Our inner world never tires to be heard, even when there incaponiamo along paths that do not belong: calls us with a crisis, with a disease, with a financial collapse, with a sudden loss of our false reference points, but more often than not we listen because we have a head full of preconceptions and clichés.
To detoxify the mind must be cured with silence.
Jung writes: "Loneliness is for me a source of healing that makes my life worth living. The talk is often an ordeal for me and I need to be hospitalized for several days of silence by the futility of words. "

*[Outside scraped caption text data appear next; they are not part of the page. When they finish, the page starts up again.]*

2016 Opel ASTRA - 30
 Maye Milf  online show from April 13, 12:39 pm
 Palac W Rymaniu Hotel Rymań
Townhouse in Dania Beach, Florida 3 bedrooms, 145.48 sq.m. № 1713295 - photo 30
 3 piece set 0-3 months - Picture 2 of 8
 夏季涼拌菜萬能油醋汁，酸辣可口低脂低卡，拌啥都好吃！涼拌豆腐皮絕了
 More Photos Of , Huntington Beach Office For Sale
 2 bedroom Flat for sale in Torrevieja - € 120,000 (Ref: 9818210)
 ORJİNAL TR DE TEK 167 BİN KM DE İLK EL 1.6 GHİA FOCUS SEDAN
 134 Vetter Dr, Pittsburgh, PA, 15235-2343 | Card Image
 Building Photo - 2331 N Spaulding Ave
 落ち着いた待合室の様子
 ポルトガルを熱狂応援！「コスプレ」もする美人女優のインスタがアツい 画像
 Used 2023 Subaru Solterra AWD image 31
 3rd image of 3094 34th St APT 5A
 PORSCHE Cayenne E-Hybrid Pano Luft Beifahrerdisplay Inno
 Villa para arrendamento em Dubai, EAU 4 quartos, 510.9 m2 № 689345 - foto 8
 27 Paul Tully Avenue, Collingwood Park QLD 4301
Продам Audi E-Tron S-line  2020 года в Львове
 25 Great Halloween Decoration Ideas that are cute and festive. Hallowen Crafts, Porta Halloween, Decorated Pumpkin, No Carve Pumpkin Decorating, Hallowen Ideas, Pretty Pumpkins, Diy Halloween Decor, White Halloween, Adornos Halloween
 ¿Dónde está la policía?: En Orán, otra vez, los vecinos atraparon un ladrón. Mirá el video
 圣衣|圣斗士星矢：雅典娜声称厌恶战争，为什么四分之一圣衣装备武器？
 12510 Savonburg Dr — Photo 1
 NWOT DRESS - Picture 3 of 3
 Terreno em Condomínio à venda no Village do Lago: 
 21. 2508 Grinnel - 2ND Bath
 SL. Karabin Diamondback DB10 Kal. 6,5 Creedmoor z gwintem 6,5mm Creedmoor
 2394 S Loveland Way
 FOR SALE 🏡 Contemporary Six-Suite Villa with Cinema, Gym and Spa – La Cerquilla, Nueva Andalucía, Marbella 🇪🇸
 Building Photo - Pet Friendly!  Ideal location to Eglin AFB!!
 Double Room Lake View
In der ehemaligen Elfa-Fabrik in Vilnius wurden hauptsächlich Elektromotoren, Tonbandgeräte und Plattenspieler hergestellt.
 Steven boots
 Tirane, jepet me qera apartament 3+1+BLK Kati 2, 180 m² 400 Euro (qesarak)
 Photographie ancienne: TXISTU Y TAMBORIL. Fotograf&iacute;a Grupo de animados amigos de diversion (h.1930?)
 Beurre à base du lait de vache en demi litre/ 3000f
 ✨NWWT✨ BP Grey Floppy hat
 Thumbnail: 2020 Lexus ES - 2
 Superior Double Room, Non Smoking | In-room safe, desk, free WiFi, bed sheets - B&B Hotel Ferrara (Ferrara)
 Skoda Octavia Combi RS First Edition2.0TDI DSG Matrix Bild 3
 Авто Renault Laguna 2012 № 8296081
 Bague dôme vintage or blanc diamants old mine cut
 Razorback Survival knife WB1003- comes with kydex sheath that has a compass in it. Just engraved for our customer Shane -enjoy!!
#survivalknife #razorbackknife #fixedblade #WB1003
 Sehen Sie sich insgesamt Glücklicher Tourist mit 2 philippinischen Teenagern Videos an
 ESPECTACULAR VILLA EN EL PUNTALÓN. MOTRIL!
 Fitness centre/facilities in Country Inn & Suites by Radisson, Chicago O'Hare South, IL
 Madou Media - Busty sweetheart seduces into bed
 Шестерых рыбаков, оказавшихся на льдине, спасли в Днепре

Only in silence can emerge what we are, because words do nothing but hog our internal engine, as well as stones thrown over a spring run the risk of otturarla. In the absence of words, however, we can hear our inner voice, who knows what we need to stay healthy and continually reminds us.
If you want to understand the other does not listen to the words he says but what he does not say. Silent in us what is true, he speaks what is acquired.